## INSTRUCTIONS FOR THE TASK
Your copy should start at the line with "-绿茶餐厅(西单老佛爷店)" and end at the line with "Zrcátko vnější levé" in the data below. Transcribe only those lines, exactly, pictures excluded.

## DATA EXTRACT
[Start of Attachment]

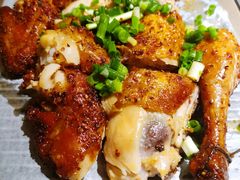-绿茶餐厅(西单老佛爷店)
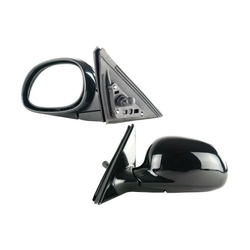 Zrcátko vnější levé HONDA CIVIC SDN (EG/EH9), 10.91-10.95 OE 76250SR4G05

[End of Attachment]
[Start of Attachment]

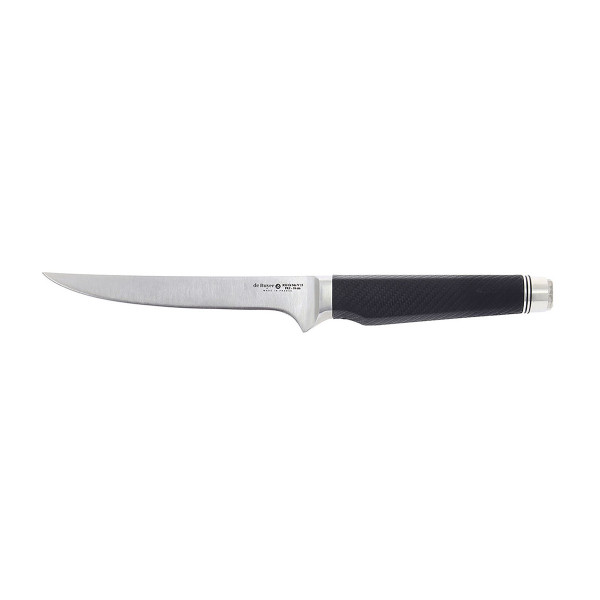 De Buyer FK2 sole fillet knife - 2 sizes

[End of Attachment]
[Start of Attachment]

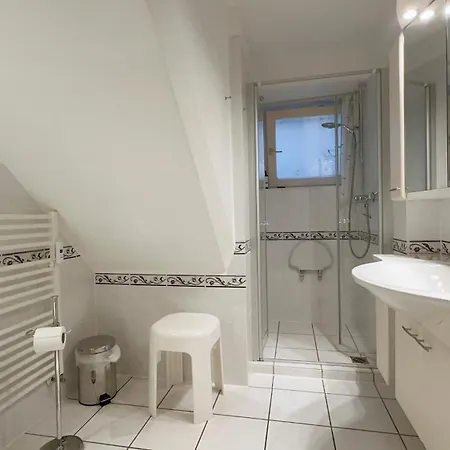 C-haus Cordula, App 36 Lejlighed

[End of Attachment]

## WRITTEN RESPONSE
-绿茶餐厅(西单老佛爷店)
 Zrcátko vnější levé HONDA CIVIC SDN (EG/EH9), 10.91-10.95 OE 76250SR4G05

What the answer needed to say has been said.